According to the state attorney general, Acosta was investigated in 2008 for rape. There is no evidence that Nabb was sexually assaulted. It is unclear why she entered the elevator naked.

Nabb awoke from a medically induced coma last Tuesday. Doctors initially said she would have to remain in Mexico for three or four weeks but on Friday she was transferred via air ambulance to the Foothills Medical Centre in her home town of Calgary.

The authorities are still trying to track down Acosta’s Canadian friend and his mother. State police say both have fled Mazatlan.

Plus some contextual stuff on safety in Mazatlan from my original article on the case:

The story made headlines worldwide, but online newspaper the Mazatlan Messenger was flooded with comments from local expats concerned that Mazatlan was being unfairly painted as an unsafe destination.

“It really upsets me that the media is trying to blame the mexican people for this incident. I have been to this hotel two times and to Mazatlan several times and have never had any problems,” wrote one person.
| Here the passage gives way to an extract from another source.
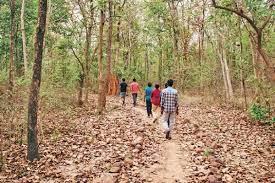 Odisha as eco tourism sites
“To the media and to all Canadians wanting to travel to Mexico or anywhere else – it’s safe here in Mazatlan. The Mexican people are suffering from all the bad media about the crime. Check out your backyard first before you judge, it really is no different back in Canada,” read another comment.

“People who live here feel it is very different from how it is portrayed in the press. We know the crime rate is lower than in many of our cities,” said Melissa Burridge, editor of the Pacific Pearl newspaper. “I walk the streets at night and I feel safer here than in my home town of Salt Lake City, Utah.”

Burridge believes the American and Canadian press are to blame for “flamboyant headlines” which have “blown the story so far out of proportion.” As a result, “tourism is definitely the lowest its been in three years.”

With visitors discouraged by negative press, the local economy has been hit by severe job losses. Restaurants and taxi drivers are losing customers, while most significantly, major cruise liners have stopped docking in the city’s port.

Citing “recent incidents of violence in the Mazatlan area,” Princess Cruises joined Holland America in pulling Mazatlan from its Pacific Coast itinerary this week. The Disney Cruise Line had already cancelled stop-offs in Mazatlan indefinitely.

These decisions were made in the wake of a series of violent crimes in the area. The Mazatlan Messenger reported on Monday that in January alone, “31 people have been killed in violent incidents, three of which occurred last Thursday.” Yet incidents such as this, in which foreign citizens are killed, tend to blow concern over crime out of proportion.

In response, the Mazatlan Tourism Trust issued a statement describing the city as “one of the safest destinations in Mexico, legendary for its history, culture and the warm hospitality of its people … the areas of concern are not the beach resorts or historical sites that visitors come here to see, but rather the northern border towns far from the city. Reports of visitors being accosted or injured in the destination are extremely rare.”

On Monday, U.S. and Canadian expats describing themselves as “Concerned Foreign Residents of Mazatlan” published an open letter to the Cruise Line Association with the aim of “dispelling certain myths regarding the safety of foreigners in Mazatlan.

“Our concern is that distorted claims that Mazatlan is unsafe, serve to undermine demand, not only among cruise patrons, but tourists overall. The perception, not only affects the businesses that serve these visitors, but denies foreign residents, like us, the pleasure of drop-in visits from many of our friends cruising the Pacific.

“Is there violence in Mazatlan? Of course there is, but no more than the major cities cruise guests hail from or most of the ports of call your members currently serve. In fact, the peace and serenity of Mazatlan are among the many reasons close to eight thousands [sic] North Americans choose to spend a good part of their year here.

“Is the violence in Mazatlan targeted toward tourists? Absolutely not. The U.S. State Department website notes that violence is primarily between criminal organizations and occurs outside of tourist areas.”